ソウルの地下鉄2号線・新村(シンチョン)駅構内にある食堂では、市民が平然と食事をする中、天井には雨漏りの跡のような黄色い染みが、換気扇周りには黒いほこりの塊が、そしてごみ箱の上に堂々と調理器具が置いてある。2号線・忠正路(チュンジョンノ)駅の構内食堂も同様で、調理師らは衛生用の手袋も着けず、紙幣を触った手で料理を盛り付けているとのこと。

この2駅を含め、ソウルメトロが管理する水西(スソ)駅や乙支路3街(ウルチロサムガ)駅など5カ所の構内食堂で、衛生管理に問題があることが確認された。現行法上、一度に50人の食事を提供できる規模でないため区役所への営業届け出の義務がなく、自治体の管理が行き届いていないのだ。

一方、一度に50人以上が利用可能な4号線・蘆原(ノウォン)駅にある構内食堂では、区役所に営業届けを出さずに10年以上も違法営業を続けていたことが分かった。これについて駅関係者は「昔は営業届けを出さないのが普通だったが、営業するには届けを出さなければならないということで、去年届け出た」と話している。

管理監督責任のあるソウルメトロは、内部監査でこのような事実が明らかになるも、50人未満の食堂は届け出の責任がないとして、積極的な衛生管理に乗り出していない。

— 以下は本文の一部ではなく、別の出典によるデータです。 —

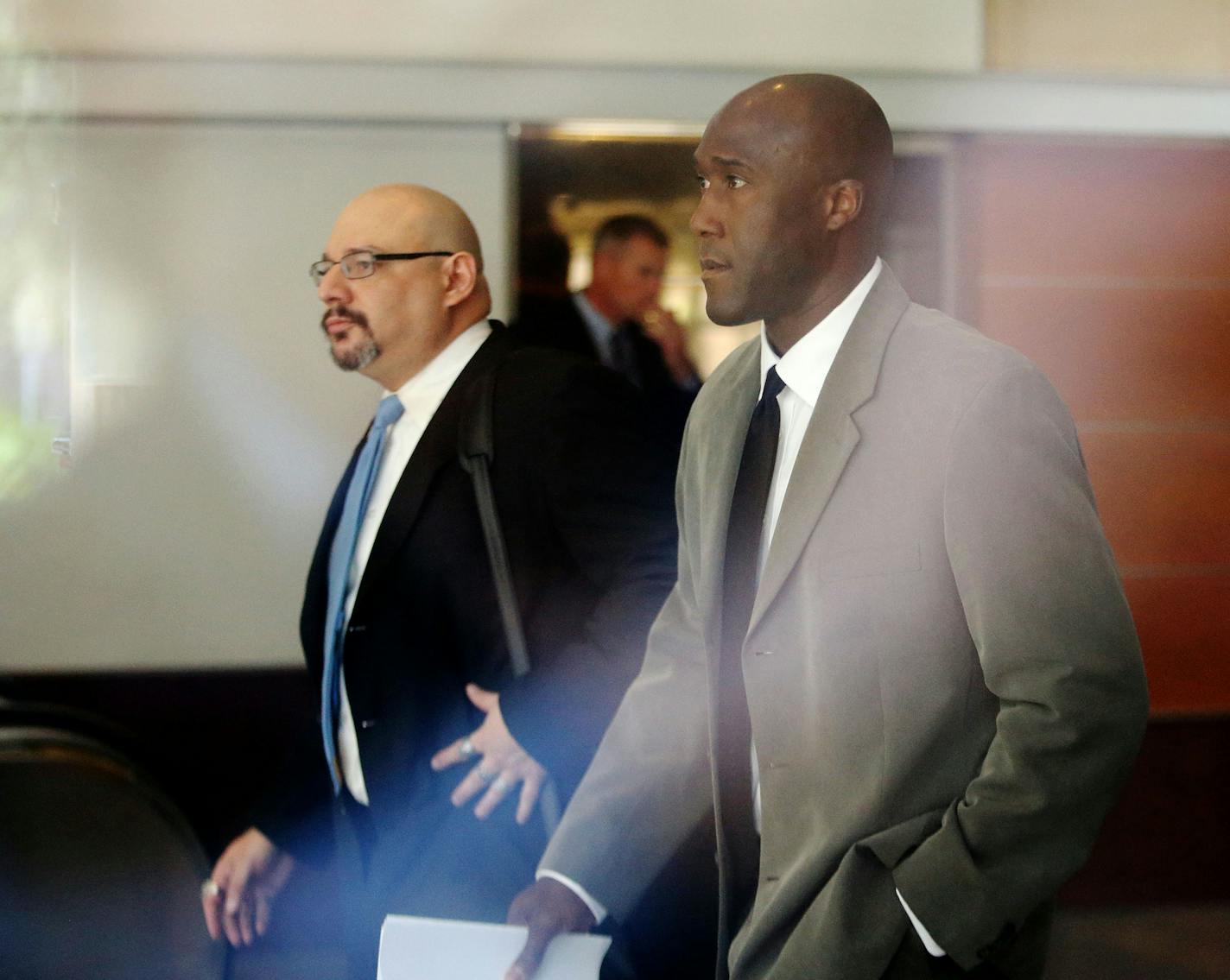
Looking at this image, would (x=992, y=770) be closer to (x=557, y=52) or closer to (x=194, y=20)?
(x=557, y=52)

この報道に、韓国ネットユーザーからは「これは食堂の問題というより、設備を提供するソウルメトロが改善しないのが問題」とソウルメトロの責任を指摘するコメントや、「他の食堂に比べて特別悪いとは思わない」「食堂の厨房は大体そんなもの。知ったら食べられなくなる」とするコメント、「それよりも明洞(ミョンドン)や鐘路(チョンノ)=いずれもソウル中心部の繁華街=の違法屋台の撤去が先」「ここは社会マニュアル自体がない超適当なヘル朝鮮(地獄のような韓国)だから。何でも適当なんだ」と、問題は別のところにあるとするコメントが数多く並んだ。

一方、少数意見の中には「食堂で働く人にも生活がある。稼いだところで大した額でもないし、これ以上税金を取らないで」と食堂側を擁護するコメントや「日本の駅構内の食堂に行ってみて。きれいでおいしい店も多い」と日本と比較するコメントもあった。(翻訳・編集/松村)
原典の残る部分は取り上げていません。